**Your task:**
The line containing "Could you identify" and every line after it, through the last, are to be extracted exactly; no other lines belong in the answer.
:: Provided information ::
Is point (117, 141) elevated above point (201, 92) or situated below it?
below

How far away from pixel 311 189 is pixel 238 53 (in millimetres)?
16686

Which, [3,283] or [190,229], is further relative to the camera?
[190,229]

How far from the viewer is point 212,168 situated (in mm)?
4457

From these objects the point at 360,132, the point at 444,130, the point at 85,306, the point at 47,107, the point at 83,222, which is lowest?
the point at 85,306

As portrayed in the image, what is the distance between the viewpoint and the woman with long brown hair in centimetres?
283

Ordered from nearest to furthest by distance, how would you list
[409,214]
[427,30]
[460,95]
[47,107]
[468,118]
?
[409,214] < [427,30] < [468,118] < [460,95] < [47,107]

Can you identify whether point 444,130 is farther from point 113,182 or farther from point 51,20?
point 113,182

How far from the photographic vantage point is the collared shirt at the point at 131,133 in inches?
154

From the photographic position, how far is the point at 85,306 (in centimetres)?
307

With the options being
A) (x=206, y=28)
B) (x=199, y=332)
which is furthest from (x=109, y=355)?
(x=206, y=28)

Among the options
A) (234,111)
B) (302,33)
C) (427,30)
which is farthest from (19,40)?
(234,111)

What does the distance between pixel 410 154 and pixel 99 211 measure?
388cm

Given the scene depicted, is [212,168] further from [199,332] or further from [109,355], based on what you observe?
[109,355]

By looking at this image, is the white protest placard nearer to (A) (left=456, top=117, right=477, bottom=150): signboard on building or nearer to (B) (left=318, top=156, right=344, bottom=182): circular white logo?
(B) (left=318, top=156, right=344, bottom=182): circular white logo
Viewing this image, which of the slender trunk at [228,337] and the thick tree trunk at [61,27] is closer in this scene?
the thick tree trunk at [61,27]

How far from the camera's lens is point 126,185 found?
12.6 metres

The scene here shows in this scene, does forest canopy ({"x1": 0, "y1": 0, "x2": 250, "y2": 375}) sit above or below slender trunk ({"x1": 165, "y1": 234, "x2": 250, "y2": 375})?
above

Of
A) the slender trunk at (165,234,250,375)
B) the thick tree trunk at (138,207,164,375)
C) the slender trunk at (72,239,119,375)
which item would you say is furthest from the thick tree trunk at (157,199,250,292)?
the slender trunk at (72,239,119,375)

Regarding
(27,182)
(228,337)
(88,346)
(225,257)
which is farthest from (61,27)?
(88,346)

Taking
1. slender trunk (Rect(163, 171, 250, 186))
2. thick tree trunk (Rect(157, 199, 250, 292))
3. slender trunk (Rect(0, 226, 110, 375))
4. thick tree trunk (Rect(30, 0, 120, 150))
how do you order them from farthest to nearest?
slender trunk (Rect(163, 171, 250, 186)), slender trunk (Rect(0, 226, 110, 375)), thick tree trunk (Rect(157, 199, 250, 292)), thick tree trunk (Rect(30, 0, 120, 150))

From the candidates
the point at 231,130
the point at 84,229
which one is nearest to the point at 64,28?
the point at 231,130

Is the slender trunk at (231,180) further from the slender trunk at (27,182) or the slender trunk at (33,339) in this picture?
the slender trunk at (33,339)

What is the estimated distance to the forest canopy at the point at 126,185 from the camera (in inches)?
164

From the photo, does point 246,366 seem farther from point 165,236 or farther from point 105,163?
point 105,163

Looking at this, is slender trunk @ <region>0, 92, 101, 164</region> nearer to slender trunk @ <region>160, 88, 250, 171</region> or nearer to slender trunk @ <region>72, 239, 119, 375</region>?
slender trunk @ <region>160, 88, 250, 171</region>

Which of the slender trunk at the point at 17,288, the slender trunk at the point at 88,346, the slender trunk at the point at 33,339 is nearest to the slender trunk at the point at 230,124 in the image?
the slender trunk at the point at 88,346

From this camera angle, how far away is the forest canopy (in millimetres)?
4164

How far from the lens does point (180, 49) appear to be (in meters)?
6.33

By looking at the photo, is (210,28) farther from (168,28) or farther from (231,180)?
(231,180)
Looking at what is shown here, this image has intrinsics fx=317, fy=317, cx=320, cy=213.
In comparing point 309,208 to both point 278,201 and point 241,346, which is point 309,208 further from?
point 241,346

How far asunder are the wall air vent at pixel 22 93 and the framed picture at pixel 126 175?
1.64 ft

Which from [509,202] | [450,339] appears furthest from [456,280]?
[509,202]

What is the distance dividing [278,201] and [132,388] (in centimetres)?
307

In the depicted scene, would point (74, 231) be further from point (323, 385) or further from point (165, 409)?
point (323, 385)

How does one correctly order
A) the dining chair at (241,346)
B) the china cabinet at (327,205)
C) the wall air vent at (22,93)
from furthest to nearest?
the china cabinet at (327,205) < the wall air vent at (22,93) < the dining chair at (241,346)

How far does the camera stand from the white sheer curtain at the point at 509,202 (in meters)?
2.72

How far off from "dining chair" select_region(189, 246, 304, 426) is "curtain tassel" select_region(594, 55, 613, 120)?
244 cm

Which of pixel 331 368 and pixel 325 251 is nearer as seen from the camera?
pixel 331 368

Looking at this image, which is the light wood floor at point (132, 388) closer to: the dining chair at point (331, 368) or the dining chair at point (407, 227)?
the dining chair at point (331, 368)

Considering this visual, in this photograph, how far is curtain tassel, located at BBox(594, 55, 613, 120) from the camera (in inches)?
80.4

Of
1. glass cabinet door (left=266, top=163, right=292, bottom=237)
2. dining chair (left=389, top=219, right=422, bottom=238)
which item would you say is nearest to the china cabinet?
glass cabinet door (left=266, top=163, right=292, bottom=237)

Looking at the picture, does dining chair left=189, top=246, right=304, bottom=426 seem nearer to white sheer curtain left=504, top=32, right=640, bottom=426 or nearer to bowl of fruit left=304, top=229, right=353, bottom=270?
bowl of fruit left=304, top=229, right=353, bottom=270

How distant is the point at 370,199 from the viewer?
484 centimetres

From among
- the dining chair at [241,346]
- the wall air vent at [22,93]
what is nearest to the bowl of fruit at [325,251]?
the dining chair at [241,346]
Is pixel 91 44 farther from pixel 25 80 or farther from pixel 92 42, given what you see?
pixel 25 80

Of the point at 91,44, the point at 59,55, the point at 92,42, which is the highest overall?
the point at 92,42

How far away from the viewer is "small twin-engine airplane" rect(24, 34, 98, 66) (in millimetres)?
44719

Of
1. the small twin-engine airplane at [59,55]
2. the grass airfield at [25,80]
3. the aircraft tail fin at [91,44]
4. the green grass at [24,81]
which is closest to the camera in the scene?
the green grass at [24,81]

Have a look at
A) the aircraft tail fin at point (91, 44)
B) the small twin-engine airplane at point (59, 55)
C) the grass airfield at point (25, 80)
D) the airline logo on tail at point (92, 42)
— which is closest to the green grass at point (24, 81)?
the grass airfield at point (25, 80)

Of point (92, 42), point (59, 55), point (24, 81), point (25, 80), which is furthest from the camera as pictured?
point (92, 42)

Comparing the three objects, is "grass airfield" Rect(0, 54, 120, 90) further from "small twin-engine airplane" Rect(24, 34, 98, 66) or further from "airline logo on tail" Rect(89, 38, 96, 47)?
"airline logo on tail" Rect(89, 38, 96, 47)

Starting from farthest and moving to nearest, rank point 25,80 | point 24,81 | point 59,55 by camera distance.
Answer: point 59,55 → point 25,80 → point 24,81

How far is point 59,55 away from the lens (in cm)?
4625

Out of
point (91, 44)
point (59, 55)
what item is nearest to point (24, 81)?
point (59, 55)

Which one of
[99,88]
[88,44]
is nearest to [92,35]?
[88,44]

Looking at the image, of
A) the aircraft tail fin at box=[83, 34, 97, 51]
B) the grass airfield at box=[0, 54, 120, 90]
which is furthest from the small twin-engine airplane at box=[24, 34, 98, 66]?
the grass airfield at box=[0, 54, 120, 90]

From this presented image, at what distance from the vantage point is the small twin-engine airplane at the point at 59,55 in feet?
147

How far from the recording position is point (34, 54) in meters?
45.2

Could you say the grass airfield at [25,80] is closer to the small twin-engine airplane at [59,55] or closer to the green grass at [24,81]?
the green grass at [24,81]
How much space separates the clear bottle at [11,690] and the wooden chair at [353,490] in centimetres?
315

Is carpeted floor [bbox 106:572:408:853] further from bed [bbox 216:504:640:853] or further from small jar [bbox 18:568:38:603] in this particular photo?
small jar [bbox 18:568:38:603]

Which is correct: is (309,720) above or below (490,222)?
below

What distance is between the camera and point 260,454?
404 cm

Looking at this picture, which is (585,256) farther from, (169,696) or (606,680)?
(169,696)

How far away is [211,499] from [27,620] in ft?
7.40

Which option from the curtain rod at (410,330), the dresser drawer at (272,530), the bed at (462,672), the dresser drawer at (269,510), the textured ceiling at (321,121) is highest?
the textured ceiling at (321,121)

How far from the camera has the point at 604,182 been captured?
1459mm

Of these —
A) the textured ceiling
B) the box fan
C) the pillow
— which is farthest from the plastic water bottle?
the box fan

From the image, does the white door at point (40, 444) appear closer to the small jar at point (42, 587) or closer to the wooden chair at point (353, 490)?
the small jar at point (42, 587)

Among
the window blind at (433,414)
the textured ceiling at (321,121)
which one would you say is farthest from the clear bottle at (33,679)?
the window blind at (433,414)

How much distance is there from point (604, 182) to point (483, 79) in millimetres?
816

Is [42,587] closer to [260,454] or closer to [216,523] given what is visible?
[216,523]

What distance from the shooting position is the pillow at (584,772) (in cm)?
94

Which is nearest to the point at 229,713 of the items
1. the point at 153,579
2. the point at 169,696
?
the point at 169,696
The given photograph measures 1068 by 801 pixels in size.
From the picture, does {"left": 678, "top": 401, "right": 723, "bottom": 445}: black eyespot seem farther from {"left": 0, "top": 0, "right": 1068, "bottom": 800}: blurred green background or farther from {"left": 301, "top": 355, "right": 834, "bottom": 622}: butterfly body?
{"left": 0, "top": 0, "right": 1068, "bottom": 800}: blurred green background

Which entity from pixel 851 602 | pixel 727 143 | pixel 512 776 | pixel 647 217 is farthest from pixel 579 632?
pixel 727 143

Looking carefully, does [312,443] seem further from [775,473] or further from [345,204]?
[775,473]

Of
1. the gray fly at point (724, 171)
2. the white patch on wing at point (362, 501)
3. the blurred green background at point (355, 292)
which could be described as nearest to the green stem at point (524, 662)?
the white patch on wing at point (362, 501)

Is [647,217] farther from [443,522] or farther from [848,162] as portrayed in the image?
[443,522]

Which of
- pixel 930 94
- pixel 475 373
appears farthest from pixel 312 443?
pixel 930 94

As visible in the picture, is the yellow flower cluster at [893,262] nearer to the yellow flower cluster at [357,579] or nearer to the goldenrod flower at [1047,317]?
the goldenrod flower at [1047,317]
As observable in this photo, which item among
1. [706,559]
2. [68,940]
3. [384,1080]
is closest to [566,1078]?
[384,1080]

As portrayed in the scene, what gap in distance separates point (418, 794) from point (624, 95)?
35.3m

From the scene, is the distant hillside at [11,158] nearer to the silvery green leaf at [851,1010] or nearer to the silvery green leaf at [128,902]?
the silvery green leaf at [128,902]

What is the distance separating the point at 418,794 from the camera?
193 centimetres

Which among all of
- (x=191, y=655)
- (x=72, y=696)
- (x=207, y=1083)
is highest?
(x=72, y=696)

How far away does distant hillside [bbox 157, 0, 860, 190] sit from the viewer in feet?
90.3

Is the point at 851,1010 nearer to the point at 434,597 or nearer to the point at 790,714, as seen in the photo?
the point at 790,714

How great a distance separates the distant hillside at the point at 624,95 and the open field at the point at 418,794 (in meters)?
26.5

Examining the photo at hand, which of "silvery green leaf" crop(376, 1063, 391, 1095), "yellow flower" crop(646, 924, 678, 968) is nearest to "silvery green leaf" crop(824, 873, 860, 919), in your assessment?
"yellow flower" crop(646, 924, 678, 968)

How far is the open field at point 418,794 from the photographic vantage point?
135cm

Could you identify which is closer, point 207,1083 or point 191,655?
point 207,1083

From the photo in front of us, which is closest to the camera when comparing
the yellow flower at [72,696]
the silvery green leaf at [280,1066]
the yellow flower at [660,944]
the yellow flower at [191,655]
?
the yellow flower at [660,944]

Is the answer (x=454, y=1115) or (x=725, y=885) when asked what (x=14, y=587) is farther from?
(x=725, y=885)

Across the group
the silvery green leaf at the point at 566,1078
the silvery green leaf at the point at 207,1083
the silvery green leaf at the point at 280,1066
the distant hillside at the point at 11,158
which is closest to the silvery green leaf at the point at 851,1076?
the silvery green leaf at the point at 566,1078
:::
**Full answer:**
Could you identify which is closer, point 207,1083 or point 191,655?
point 207,1083

From the photo in front of us, which is closest to the camera when comparing
the yellow flower at [72,696]
the silvery green leaf at [280,1066]
the yellow flower at [660,944]
the yellow flower at [191,655]
?
the yellow flower at [660,944]

Is the answer (x=454, y=1115) or (x=725, y=885) when asked what (x=14, y=587) is farther from?
(x=725, y=885)

Across the group
the silvery green leaf at the point at 566,1078
the silvery green leaf at the point at 207,1083
the silvery green leaf at the point at 280,1066
the distant hillside at the point at 11,158
which is closest to the silvery green leaf at the point at 851,1076?
the silvery green leaf at the point at 566,1078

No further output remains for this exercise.